SOURCE MATERIAL:

Segment Open

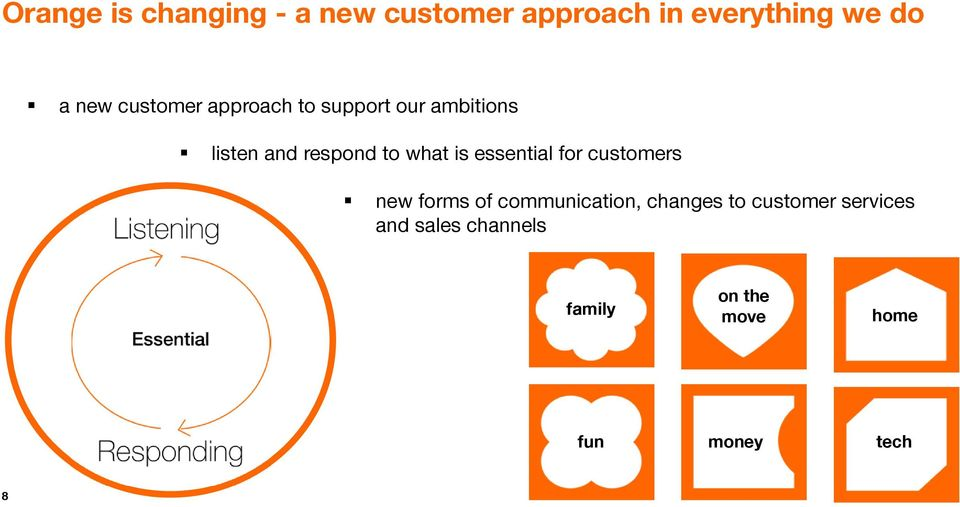 is essential for customers new forms of communication, changes to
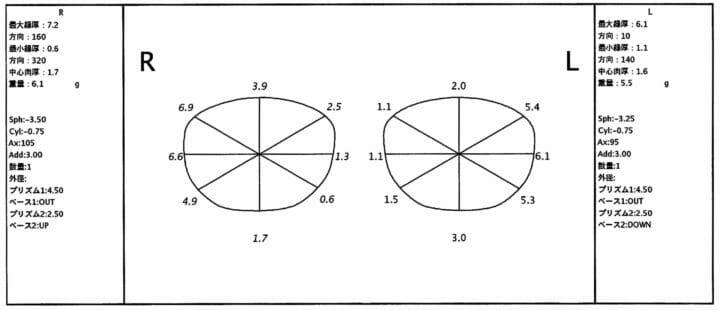 レンズ厚と重量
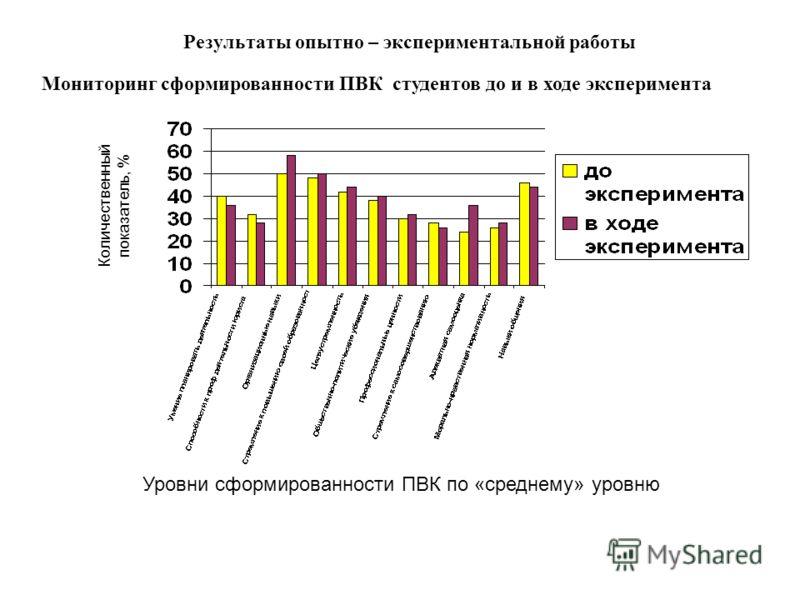Результаты опытно – экспериментальной работы Мониторинг сформированности ПВК студентов до и в ходе эксперимента Уровни сформированности ПВК по «среднему» уровню Количественный показатель, %
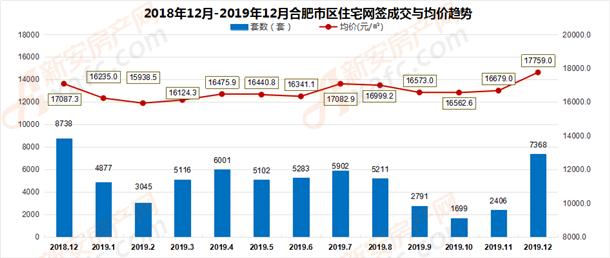 2018年12月-2019年12月合肥市区住宅网签成交量走势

Segment Closed

WHAT IS REQUIRED: What you return must match the material above exactly, apart from its pictures.

PROBLEM SOLUTION:
 is essential for customers new forms of communication, changes to
 レンズ厚と重量
Результаты опытно – экспериментальной работы Мониторинг сформированности ПВК студентов до и в ходе эксперимента Уровни сформированности ПВК по «среднему» уровню Количественный показатель, %
 2018年12月-2019年12月合肥市区住宅网签成交量走势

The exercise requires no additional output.